Oxi84 commented 5 years ago

I solved one of the problems, using another way to load the model described bellow, but still it works way worse than BERT.

tokenizer = XLNetTokenizer.from_pretrained("xlnet-large-cased")
model = XLNetLMHeadModel.from_pretrained("xlnet-large-cased")
model.eval()
if torch.cuda.is_available(): model.to('cuda') #if we have a GPU 
target_id = 5
input_ids = torch.tensor(tokenizer.encode("I believe my sister is <mask> because she eats a lot of vegetables .")).unsqueeze(0)  # We will predict the masked token
perm_mask = torch.zeros((1, input_ids.shape[1], input_ids.shape[1]), dtype=torch.float)
perm_mask[:, :, target_id] = 1.0  # Previous tokens don't see last token
target_mapping = torch.zeros((1, 1, input_ids.shape[1]), dtype=torch.float)  # Shape [1, 1, seq_length] => let's predict one token
target_mapping[0, 0, target_id] = 1.0  # Our first (and only) prediction will be the last token of the sequence (the masked token)

input_ids_tensor = input_ids.to("cuda")
target_mapping_tensor = target_mapping.to("cuda")
perm_mask_tensor = perm_mask.to("cuda")

with torch.no_grad():
    predictions = model(input_ids_tensor, perm_mask=perm_mask_tensor, target_mapping=target_mapping_tensor)

predicted_k_indexes = torch.topk(predictions[0][0][0],k=10)
predicted_logits_list = predicted_k_indexes[0] 
predicted_indexes_list = predicted_k_indexes[1] 

print ("predicted word:",tokenizer.decode(input_ids[0][target_id].item()))
for i,item  in enumerate(predicted_indexes_list):
    the_index = predicted_indexes_list[i].item()
    print("word and logits",tokenizer.decode(the_index),predicted_logits_list[i].item())

But the output is not so good, i believe Bert is better. I hope this is correct code to get masked word inside a sentence.

I am not sure if this line should be any different:

 perm_mask[:, :, target_id] = 1.0  # Previous tokens don't see last token

output:

 sentence: "I believe my sister is <mask> because she is a blonde ."

> Exercise instructions
• A. Answer these from the XLNet masked-word comment:
(i) Which pretrained model name is passed to `from_pretrained`?
(ii) What value is `target_id` set to?
(iii) Which model does the commenter believe performs better?
• B. Continue the XLNet masked-word comment from its final line.
The lines after this point have no connection to the XLNet masked-word comment.

> Given data

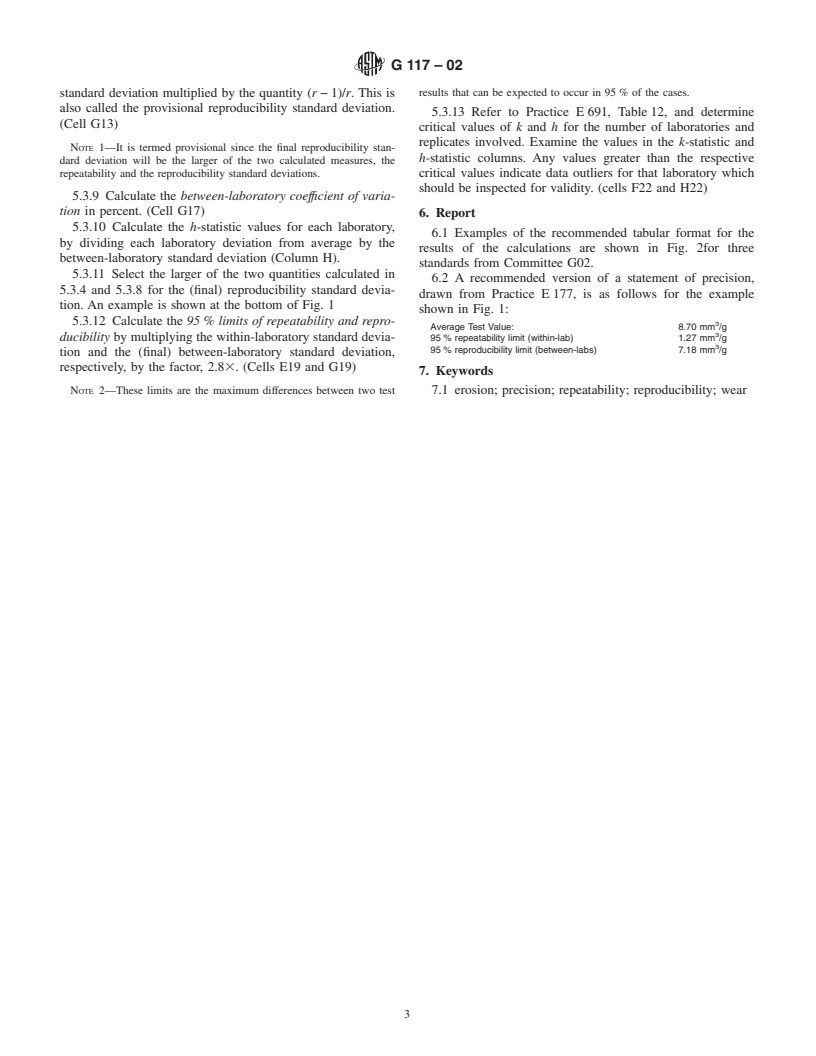 ASTM G117-02 - Standard Guide for Calculating and Reporting Measures of Precision Using Data from Interlaboratory Wear or Erosion Tests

> Answers per task
• A.
(i) "xlnet-large-cased"
(ii) 5
(iii) BERT

• B.
 predicted word: <mask>
 word and logits is -30.468482971191406
 word and logits the -33.0710334777832
 word and logits was -34.586158752441406
 word and logits because -34.74900436401367
 word and logits in -34.762718200683594
 word and logits that -34.86489486694336
 word and logits but -34.97043991088867
 word and logits and -35.04599380493164
 word and logits if -35.07524108886719
  word and logits not -35.1640510559082

when i do not use perm_mask and call only:

  predictions = model(input_ids_tensor, target_mapping=target_mapping_tensor)

I get a better, but still quite bad results, but it is at least interesting.

 sentence: "I believe my sister is <mask> because she is a blonde ."
predicted word: <mask>
word and logits Colombian 25.14841651916504
word and logits a 25.1247615814209
word and logits the 25.11375617980957
word and logits Venezuelan 25.041296005249023
word and logits I 24.912843704223633
word and logits Beyonce 24.855722427368164
word and logits Jessica 24.557470321655273
word and logits in 24.518535614013672
word and logits paranoid 24.407917022705078
word and logits not 24.374282836914062

With bert base you get much better output, that makes much more sense [mainly adjectives]:

  [('beautiful', 7.622010231018066), ('attractive', 6.6926116943359375), ('special', 6.309513568878174), ('crazy', 6.045520782470703), ('pretty', 5.968326091766357), ('lucky', 5.951317310333252), ('famous', 5.942074775695801), ('different', 5.920231819152832), ('gorgeous', 5.897611141204834), ('blonde', 5.834926605224609)]
Oxi84 commented 5 years ago

I also did comparasion with Bert, so far just one example, but I found that Bert is much much better. I am not sure why is that ... but there must be a reason.

domaala commented 5 years ago

Agreed! There is a chance we are not using the permutation mask and target mapping correctly, but I am suspicious as the documentation's example is not working very well either.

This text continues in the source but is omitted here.